# Need tips for Smoking Elk Brisket...



## timduval (Aug 14, 2008)

I just got my hands on a few Elk briskets and want to slow smoke them. I have smoked many a beef brisket (kansas city style burnt ends) and want to make sure I don't dry them out too much. Has anyone smoked elk/venison brisket before? Would I use the same approach to roasts?  Use mustard/bacon wrap? Any help would be appreciated!


----------



## tasunkawitko (Aug 14, 2008)

i've never done this, but here are a few ideas to pass along from long experience in cooking game:

keep it moist - whether you lard it, marinate it, mop it, baste it, etc. it's going to need more than you think it needs. elk, deer and antelope are all quite lean meats.

you probably want to remove as much elk fat as you can and replace it with any of the above. venison fat doesn't taste all that good and imparts a waxy texture to anything it touches. when we butcher our own deer and antelope, we remove everything that isn't meat including bone, connective tissue, sinews, membranes and especially fat.

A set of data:
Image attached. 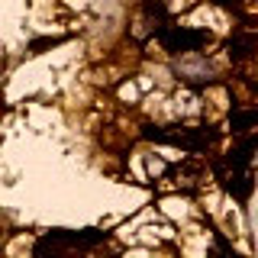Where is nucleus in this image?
Instances as JSON below:
<instances>
[{
  "label": "nucleus",
  "instance_id": "f257e3e1",
  "mask_svg": "<svg viewBox=\"0 0 258 258\" xmlns=\"http://www.w3.org/2000/svg\"><path fill=\"white\" fill-rule=\"evenodd\" d=\"M145 139L152 142H165V145H177V149H187L194 155L213 149L220 139V129L216 126H145L142 129Z\"/></svg>",
  "mask_w": 258,
  "mask_h": 258
},
{
  "label": "nucleus",
  "instance_id": "f03ea898",
  "mask_svg": "<svg viewBox=\"0 0 258 258\" xmlns=\"http://www.w3.org/2000/svg\"><path fill=\"white\" fill-rule=\"evenodd\" d=\"M158 42L168 48L171 55H184V52H197V48H204L213 42V36H210L207 29H190V26H174V23H165L158 32Z\"/></svg>",
  "mask_w": 258,
  "mask_h": 258
},
{
  "label": "nucleus",
  "instance_id": "7ed1b4c3",
  "mask_svg": "<svg viewBox=\"0 0 258 258\" xmlns=\"http://www.w3.org/2000/svg\"><path fill=\"white\" fill-rule=\"evenodd\" d=\"M226 52H229L232 61H245L258 52V36L255 32H236V36L226 42Z\"/></svg>",
  "mask_w": 258,
  "mask_h": 258
},
{
  "label": "nucleus",
  "instance_id": "20e7f679",
  "mask_svg": "<svg viewBox=\"0 0 258 258\" xmlns=\"http://www.w3.org/2000/svg\"><path fill=\"white\" fill-rule=\"evenodd\" d=\"M229 126H232V136H245L252 126H258V110H232L229 116Z\"/></svg>",
  "mask_w": 258,
  "mask_h": 258
},
{
  "label": "nucleus",
  "instance_id": "39448f33",
  "mask_svg": "<svg viewBox=\"0 0 258 258\" xmlns=\"http://www.w3.org/2000/svg\"><path fill=\"white\" fill-rule=\"evenodd\" d=\"M210 258H239V255L232 252V245L216 232V245H213V252H210Z\"/></svg>",
  "mask_w": 258,
  "mask_h": 258
},
{
  "label": "nucleus",
  "instance_id": "423d86ee",
  "mask_svg": "<svg viewBox=\"0 0 258 258\" xmlns=\"http://www.w3.org/2000/svg\"><path fill=\"white\" fill-rule=\"evenodd\" d=\"M213 4H236V0H213Z\"/></svg>",
  "mask_w": 258,
  "mask_h": 258
},
{
  "label": "nucleus",
  "instance_id": "0eeeda50",
  "mask_svg": "<svg viewBox=\"0 0 258 258\" xmlns=\"http://www.w3.org/2000/svg\"><path fill=\"white\" fill-rule=\"evenodd\" d=\"M255 87H258V84H255Z\"/></svg>",
  "mask_w": 258,
  "mask_h": 258
}]
</instances>
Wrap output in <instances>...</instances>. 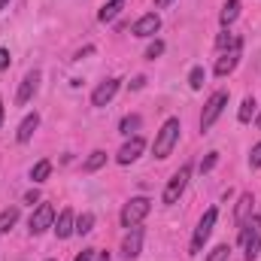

Actions to take:
A: In the elk brisket thread, which meats are called quite lean?
B: Extend the elk brisket thread past its last sentence.
The entries aren't needed for any of the tasks here.

Per-task outputs:
A: Elk, deer and antelope.

B:
well done is not necessarily the goal, as such lean meats can dry out easily.

having said all the above, if you've got a few to experiment with, then you should enjoy a resounding success and be able to develop a good method. most, if not all, of the "failures" should be pretty darn good too!

the link below was posted at www.baitshopboyz.com a year or so ago. it's not exactly the same, as it was a deer loin rather than an elk brisket, but should give you some ideas.

http://www.baitshopboyz.com/forum/fo....asp?TID=11935


----------



## shorts (Aug 14, 2008)

Last year I corned some deer roasts then smoked them for pastrami.  Took it up to 140 on the smoker the foiled and rested.  Everybody that tried it loved it...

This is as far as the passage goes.